View previous topic :: View next topic |
Author |
Message |
__name__ n00b
Joined: 06 Feb 2024 Posts: 46 Location: where the wind blows
|
Posted: Fri Mar 08, 2024 6:31 pm Post subject: PCI ethernet device issue related to AER |
|
|
On boot dmesg is full of the following message:
Code: | [ 72.199427] pcieport 0000:00:1c.0: AER: Multiple Corrected error received: 0000:01:00.0
[ 72.199458] r8169 0000:01:00.0: PCIe Bus Error: severity=Corrected, type=Physical Layer, (Receiver ID)
[ 72.199465] r8169 0000:01:00.0: device [10ec:8136] error status/mask=00000001/00006000
[ 72.199473] r8169 0000:01:00.0: [ 0] RxErr (First)
|
This message repeats constantly making for a very large dmesg output.
I found this trick to "fix" the issue but it's not a real fix.
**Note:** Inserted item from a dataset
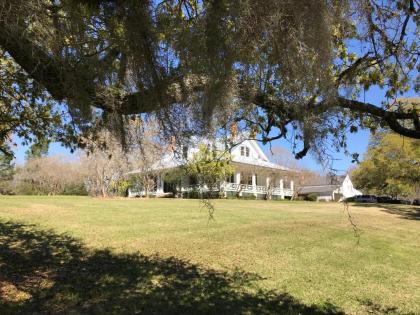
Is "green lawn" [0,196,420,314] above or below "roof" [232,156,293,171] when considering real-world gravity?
below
https://gist.github.com/flisboac/5a0711201311b63d23b292110bb383cd
Command I have used to "fix" issue:
Code: | setpci -v -d 10ec:8136 CAP_EXP+0x8.w=0x0e
|
I don't actually use the ethernet on this laptop so it's not critical but the reporting in dmesg is excessive and I would like to eliminate the issue so I can better troubleshoot other issues while refining my kernel config.
Device:
Code: | 01:00.0 Ethernet controller: Realtek Semiconductor Co., Ltd. RTL810xE PCI Express Fast Ethernet controller (rev 07)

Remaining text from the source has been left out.